### Questions to answer
A. According to the text on integrating PromptFoo into a CI pipeline, which branch does the example GitHub Actions workflow trigger on?
B. Extend the text on integrating PromptFoo into a CI pipeline, picking up right after its last sentence.

### Selected text
::::
Integrating PromptFoo into Your Pipeline

PromptFoo is a command-line tool, making it straightforward to integrate into any modern CI/CD system like GitHub Actions, GitLab CI, Jenkins, or CircleCI. The process generally involves the same core steps regardless of the platform.

A Generic CI Workflow

The logical flow for integrating PromptFoo is simple and mirrors standard software testing practices. When new code is committed to your repository, the CI server executes a series of automated steps.

Code Commit (e.g., prompt change) CI Trigger Setup Environment & Run PromptFoo Evaluate Assertions (Pass / Fail Build)

Example: GitHub Actions Workflow

Here is a practical example of a GitHub Actions workflow file (`.github/workflows/prompt-eval.yml`). This job triggers on every push to the `main` branch, installs PromptFoo, and runs the evaluation defined in your `promptfooconfig.yaml` file.
::::
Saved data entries

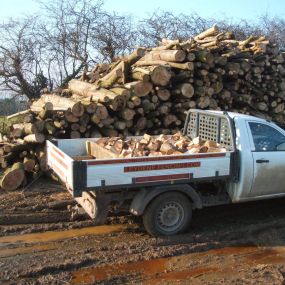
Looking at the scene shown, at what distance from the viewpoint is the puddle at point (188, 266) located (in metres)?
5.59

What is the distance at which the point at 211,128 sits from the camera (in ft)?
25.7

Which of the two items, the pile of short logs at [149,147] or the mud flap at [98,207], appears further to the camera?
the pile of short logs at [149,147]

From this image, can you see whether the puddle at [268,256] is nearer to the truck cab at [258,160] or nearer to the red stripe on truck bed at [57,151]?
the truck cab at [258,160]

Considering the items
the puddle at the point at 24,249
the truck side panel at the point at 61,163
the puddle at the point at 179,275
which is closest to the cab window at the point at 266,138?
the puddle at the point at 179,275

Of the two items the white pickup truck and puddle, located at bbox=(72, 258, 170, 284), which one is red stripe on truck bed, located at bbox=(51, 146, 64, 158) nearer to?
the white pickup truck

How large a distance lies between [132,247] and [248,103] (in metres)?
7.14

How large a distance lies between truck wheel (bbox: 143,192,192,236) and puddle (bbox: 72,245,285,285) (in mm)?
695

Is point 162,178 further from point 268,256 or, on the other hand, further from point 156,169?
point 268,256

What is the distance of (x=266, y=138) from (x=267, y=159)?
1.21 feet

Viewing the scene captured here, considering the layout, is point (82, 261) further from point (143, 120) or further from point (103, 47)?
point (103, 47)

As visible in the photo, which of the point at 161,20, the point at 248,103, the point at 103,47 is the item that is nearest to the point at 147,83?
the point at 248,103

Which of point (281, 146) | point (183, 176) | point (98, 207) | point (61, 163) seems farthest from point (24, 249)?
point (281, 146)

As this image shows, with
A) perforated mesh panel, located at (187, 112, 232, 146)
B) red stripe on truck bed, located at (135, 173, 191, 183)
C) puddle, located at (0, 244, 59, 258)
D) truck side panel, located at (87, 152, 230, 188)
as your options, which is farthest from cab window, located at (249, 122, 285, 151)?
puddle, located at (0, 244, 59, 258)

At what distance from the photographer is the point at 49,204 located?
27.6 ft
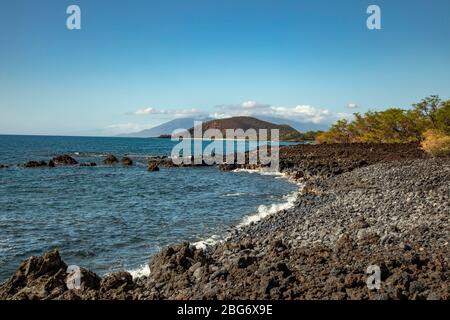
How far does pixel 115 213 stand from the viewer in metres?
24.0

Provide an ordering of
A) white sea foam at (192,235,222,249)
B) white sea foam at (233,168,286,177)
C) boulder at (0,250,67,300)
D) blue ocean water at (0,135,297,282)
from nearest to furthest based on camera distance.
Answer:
::::
### Answers
A. The `main` branch; it triggers on every push to it.

B.
# .github/workflows/prompt-eval.yml
name: PromptFoo LLM Evaluation

on:
  push:
    branches: [ main ]
  pull_request:
    branches: [ main ]

jobs:
  evaluate:
    runs-on: ubuntu-latest
    steps:
      - name: Checkout repository
        uses: actions/checkout@v4

      - name: Setup Node.js
        uses: actions/setup-node@v4
        with:
          node-version: '20'

      - name: Install and Run PromptFoo
        env:
          # Use GitHub secrets to store your API keys securely
          OPENAI_API_KEY: ${{ secrets.OPENAI_API_KEY }} 
        run: |
          npx --yes promptfoo@latest eval
          # The 'eval' command will exit with a non-zero code if any tests fail

In this workflow, the critical line is `npx –yes promptfoo@latest eval`. If any test case fails an assertion defined in your configuration, PromptFoo will exit with a non-zero status code, which automatically causes the CI job to fail. This blocks merging or deploying code that degrades your AI’s safety or quality.

Defining Failure: Assertions and Thresholds

A CI/CD integration is only as useful as its failure conditions. You define these conditions within your `promptfooconfig.yaml` using assertions. For red teaming, you might set a global assertion that fails the entire test suite if even one jailbreak attempt is successful.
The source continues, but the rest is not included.